Although the systolic system can deliver different flow rates by changing pump speed, the type of flow produced is of a pulsing nature as the systolic rollers alternately compress and release the tubing. Moreover, some low power systolic pumps require a relatively soft section of tubing, such as natural rubber, at the portion of the system that contacts the pump rollers. This need for relatively soft tubing increases the complexity of the systolic pump system and can lead to a problem of improper functioning of the pump if the tube is not correctly installed.
Another known system for delivering sterile irrigant includes a pressure vessel surrounding a flexible bag of irrigant. The bag is attached through a pressurizing device to pre-sterilized tubing. Flow of liquid through the tubing is achieved by pressurizing the container to compress the flexible bag. The tubing is removed and discarded after each surgical procedure is completed.
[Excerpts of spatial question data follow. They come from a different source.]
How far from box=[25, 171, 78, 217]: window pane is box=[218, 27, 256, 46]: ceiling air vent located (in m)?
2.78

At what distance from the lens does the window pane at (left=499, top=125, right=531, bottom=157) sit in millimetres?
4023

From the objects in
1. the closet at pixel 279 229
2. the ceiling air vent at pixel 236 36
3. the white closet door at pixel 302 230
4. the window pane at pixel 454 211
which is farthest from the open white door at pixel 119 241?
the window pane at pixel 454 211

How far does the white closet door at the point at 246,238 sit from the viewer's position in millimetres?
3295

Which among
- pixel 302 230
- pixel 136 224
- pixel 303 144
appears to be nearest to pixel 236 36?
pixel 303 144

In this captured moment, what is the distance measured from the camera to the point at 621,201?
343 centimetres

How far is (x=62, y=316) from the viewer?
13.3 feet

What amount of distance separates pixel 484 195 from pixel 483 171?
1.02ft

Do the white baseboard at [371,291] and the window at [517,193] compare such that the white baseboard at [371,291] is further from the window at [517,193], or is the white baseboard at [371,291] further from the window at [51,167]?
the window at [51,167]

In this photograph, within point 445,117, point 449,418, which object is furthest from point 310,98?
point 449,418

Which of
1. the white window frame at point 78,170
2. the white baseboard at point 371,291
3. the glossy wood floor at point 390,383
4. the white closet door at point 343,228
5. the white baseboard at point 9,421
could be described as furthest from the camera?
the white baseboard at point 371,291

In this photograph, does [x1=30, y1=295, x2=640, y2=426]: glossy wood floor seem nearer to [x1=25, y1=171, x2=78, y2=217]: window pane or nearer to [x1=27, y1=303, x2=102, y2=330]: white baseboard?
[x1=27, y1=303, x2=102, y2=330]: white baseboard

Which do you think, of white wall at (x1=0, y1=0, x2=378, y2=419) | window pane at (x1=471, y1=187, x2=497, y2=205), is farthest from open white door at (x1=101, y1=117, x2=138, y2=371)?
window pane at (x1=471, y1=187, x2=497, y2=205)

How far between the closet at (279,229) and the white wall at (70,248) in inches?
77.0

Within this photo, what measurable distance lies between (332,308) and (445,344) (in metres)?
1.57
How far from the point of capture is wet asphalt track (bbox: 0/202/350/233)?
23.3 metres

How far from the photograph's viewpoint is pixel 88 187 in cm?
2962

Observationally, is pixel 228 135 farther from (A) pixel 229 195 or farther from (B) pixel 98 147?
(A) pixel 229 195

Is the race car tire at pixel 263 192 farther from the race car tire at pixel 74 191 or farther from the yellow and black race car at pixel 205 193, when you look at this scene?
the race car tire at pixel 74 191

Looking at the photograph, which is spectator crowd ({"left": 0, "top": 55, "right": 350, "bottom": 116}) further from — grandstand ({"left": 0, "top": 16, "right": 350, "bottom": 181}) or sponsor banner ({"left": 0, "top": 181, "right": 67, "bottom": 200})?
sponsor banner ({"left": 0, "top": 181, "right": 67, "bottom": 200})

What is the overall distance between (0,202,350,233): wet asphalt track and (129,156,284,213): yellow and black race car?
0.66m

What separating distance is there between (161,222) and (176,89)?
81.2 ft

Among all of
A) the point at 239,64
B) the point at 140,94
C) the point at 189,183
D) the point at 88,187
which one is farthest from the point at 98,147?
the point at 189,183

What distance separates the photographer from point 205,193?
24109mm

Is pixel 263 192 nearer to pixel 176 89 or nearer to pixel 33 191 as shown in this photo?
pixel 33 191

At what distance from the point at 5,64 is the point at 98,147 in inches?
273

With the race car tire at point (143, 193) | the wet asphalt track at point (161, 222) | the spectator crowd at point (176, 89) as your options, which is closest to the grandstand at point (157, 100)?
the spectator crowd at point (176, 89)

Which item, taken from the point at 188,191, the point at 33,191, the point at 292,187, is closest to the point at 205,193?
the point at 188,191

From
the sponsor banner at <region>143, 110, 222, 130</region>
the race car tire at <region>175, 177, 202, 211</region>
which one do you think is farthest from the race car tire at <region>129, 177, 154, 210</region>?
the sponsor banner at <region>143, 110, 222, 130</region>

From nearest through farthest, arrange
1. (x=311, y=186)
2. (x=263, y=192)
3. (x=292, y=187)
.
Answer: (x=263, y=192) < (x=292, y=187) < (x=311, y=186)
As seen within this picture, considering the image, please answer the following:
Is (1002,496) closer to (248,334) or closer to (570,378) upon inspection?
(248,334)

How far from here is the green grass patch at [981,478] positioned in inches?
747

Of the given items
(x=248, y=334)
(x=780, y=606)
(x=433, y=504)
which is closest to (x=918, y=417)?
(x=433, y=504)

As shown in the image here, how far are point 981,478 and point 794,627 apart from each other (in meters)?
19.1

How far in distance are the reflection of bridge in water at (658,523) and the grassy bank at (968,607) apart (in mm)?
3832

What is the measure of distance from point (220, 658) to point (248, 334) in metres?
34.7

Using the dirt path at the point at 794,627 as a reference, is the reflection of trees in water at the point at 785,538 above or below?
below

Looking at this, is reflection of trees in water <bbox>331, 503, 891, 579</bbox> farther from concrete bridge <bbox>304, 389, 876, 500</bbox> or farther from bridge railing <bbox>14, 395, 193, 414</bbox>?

The pressure vessel system also has inherent problems in that a sterile interface is required between the irrigant reservoir (the flexible bag of irrigant) and the exterior tubing. A sterile interface can be accomplished with sterile fittings but is cumbersome to set up. Moreover, the pressure vessel is relatively large compared to the flexible bag of irrigant and requires a source of pressurized gas, which can explode if overpressurized or incorrectly assembled. In addition, irrigant flow must be controlled by the use of a tubing pinch roller, which is generally imprecise.
It is thus desirable to provide a completely disposable portable irrigation system that can be precisely controlled, is nonhazardous, simple to set up and use, highly mobile, and does not require any assembly or disassembly of the pumping apparatus.